Слейн старался не беспокоить доктора, реже попадаться ему на глаза.
На четвертый вечер после приезда доктор возвратился в свой домик поздно ночью.
Слейн, удобно развалясь в кресле, курил и просматривал старые журналы под зеленым абажуром настольной лампы, в гостиной стоял мягкий, спокойный полумрак. Но журналист сразу заметил тоскливо опущенные плечи доктора.
— Что случилось, Гарри? Ты болен?
Доктор молчал, стоя неподвижно в дверях.
— Гарри! — Слейн отбросил журнал и встал. — Может быть, болезнь у мальчишки заразная, и ты…
— Мальчик умер, — глухо сказал доктор. — А я так и не понял ничего…
Он ушел в комнату и закрыл за собой дверь.
Наутро палатки не оказалось на месте, семья индейцев ушла в горы.
Доктор больше не говорил о смерти маленького пациента. Но свободного времени у него не прибавилось. Каждый день приходили больные из соседних поселков или доктор уходил к ним. Кроме того, Слейн заметил, что друг его проводит долгие часы в помещении электростанции, засиживаясь иногда до глубокой ночи. Журналист считал себя не в праве мешать его занятиям и никогда не подходил к бетонному зданию, хотя порой его одолевало любопытство.
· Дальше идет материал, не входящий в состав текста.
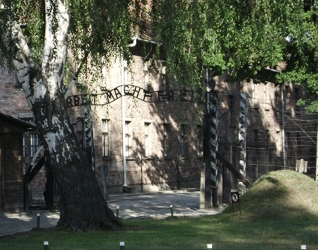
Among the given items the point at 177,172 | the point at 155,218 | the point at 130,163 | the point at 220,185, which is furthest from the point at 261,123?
the point at 155,218

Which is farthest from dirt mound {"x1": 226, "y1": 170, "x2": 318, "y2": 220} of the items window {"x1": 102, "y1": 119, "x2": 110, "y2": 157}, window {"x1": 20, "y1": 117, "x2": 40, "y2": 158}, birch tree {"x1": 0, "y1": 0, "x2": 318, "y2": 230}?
window {"x1": 102, "y1": 119, "x2": 110, "y2": 157}

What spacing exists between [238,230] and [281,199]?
412 centimetres

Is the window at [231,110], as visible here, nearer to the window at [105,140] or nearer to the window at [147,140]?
the window at [147,140]

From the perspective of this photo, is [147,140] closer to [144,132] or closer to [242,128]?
[144,132]

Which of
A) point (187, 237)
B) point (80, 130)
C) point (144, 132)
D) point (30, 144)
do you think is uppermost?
point (144, 132)

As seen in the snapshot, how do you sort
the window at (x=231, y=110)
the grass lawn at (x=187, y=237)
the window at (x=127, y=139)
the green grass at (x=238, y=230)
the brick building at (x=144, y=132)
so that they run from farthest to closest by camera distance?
the window at (x=231, y=110) < the window at (x=127, y=139) < the brick building at (x=144, y=132) < the green grass at (x=238, y=230) < the grass lawn at (x=187, y=237)

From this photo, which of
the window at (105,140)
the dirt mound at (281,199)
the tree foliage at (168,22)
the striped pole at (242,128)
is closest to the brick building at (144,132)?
the window at (105,140)

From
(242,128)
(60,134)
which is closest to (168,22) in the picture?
(60,134)

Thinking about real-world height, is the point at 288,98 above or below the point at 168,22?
above

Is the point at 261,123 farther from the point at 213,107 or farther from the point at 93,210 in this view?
the point at 93,210

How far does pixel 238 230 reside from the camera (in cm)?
2117

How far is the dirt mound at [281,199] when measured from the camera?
2439 cm

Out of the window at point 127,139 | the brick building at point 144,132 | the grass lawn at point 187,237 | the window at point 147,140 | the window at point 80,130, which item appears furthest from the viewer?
the window at point 147,140

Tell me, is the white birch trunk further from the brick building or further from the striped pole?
the striped pole
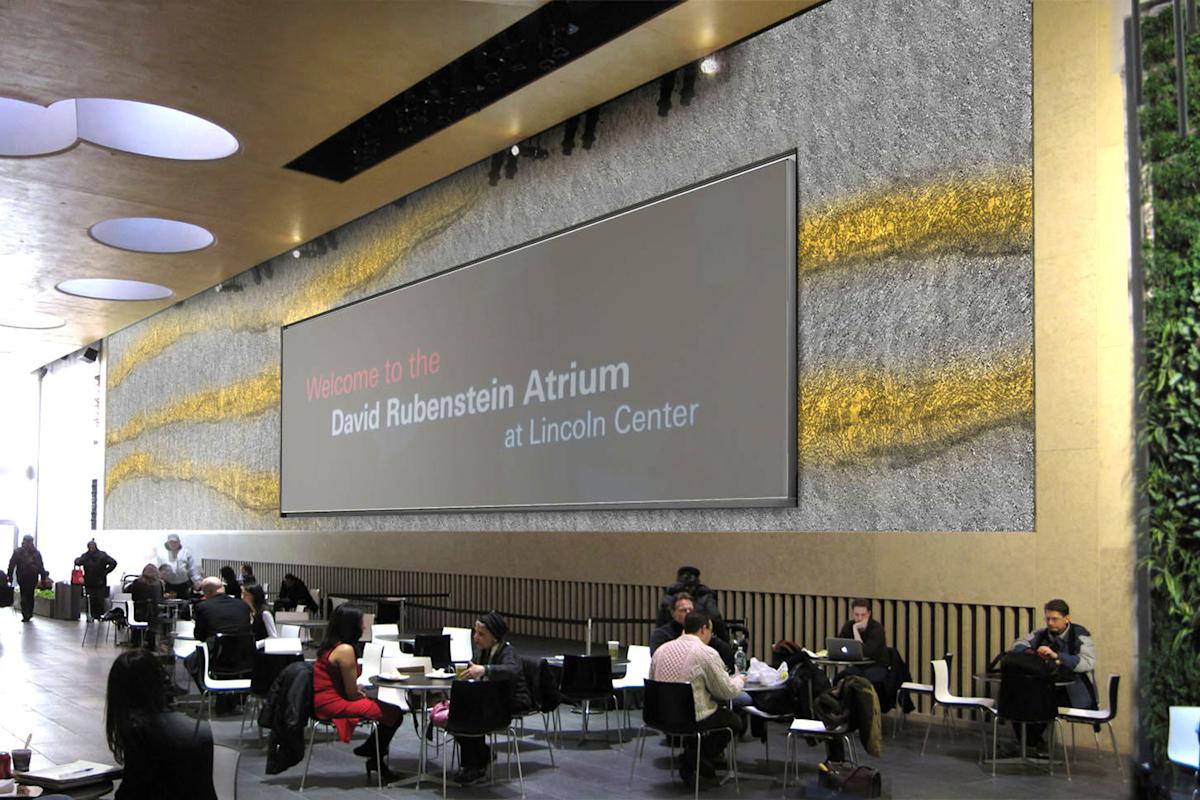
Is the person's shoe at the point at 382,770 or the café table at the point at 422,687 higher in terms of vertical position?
the café table at the point at 422,687

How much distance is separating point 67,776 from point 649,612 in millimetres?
8559

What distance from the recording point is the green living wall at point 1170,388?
727 centimetres

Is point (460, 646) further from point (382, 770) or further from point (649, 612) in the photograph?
point (649, 612)

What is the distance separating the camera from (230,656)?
884cm

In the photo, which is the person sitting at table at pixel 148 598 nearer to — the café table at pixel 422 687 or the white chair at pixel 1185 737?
the café table at pixel 422 687

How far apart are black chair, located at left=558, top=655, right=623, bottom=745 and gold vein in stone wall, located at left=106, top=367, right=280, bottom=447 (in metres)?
13.5

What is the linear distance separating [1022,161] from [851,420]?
8.36ft

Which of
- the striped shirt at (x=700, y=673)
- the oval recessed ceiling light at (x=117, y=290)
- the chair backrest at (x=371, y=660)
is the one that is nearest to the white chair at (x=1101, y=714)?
the striped shirt at (x=700, y=673)

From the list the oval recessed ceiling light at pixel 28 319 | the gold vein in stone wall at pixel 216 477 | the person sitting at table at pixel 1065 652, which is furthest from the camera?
the oval recessed ceiling light at pixel 28 319

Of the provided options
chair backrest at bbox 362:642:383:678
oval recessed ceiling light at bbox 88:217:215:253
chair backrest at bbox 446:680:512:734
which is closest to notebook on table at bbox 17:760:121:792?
chair backrest at bbox 446:680:512:734

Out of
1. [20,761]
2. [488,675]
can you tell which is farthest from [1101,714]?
[20,761]

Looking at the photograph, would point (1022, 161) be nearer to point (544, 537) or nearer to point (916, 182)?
point (916, 182)

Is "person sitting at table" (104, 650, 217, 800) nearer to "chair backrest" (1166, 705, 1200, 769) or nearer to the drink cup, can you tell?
the drink cup

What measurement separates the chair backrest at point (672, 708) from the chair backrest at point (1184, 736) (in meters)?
2.46
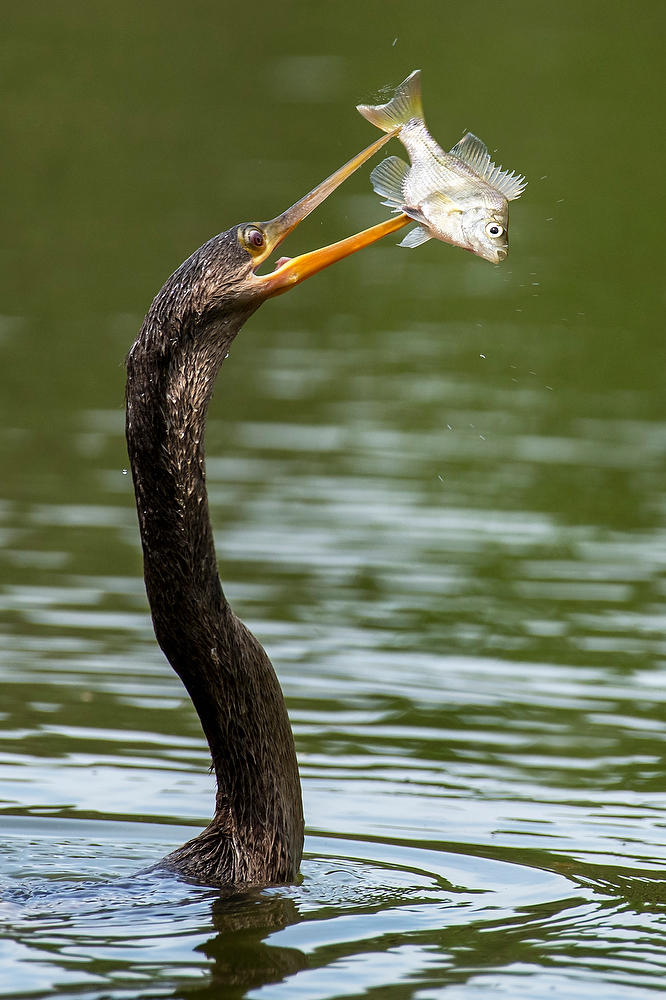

Валялся на траве в тени скал, читал старые журналы, слушал болтовню Паулы о жизни в горах или беседовал с индейцами, приходящими в больницу. Слейна удивляло такое трудолюбие и интерес к самым разнообразным делам.
— Гарри, я давно хочу спросить, как же все-таки ты стал врачом? Ведь медицинский диплом…
— Для работы среди индейцев диплом не так уж и обязателен. Да и его можно купить… наконец, принять в подарок.
— Да? Оригинальный подарок, ничего не скажешь! Но ведь знания нельзя купить и так далее. Ты изучал в университете радио и электронику…
— И, кроме того, охотно посещал в качестве вольнослушателя лекции по медицине, это меня всегда интересовало. Даже ассистировал при операциях.
— Верно, припоминаю. Зато твоя Анита и обижалась, что ты вечно занят и не находишь времени для нее. Да, Анита… Теперь можно признаться, она мне здорово нравилась. Но мне кажется, она по-настоящему любила тебя. Почему вы расстались, Гарри? Ведь вы никогда не ссорились, разве что из-за танцев, которых ты не любил.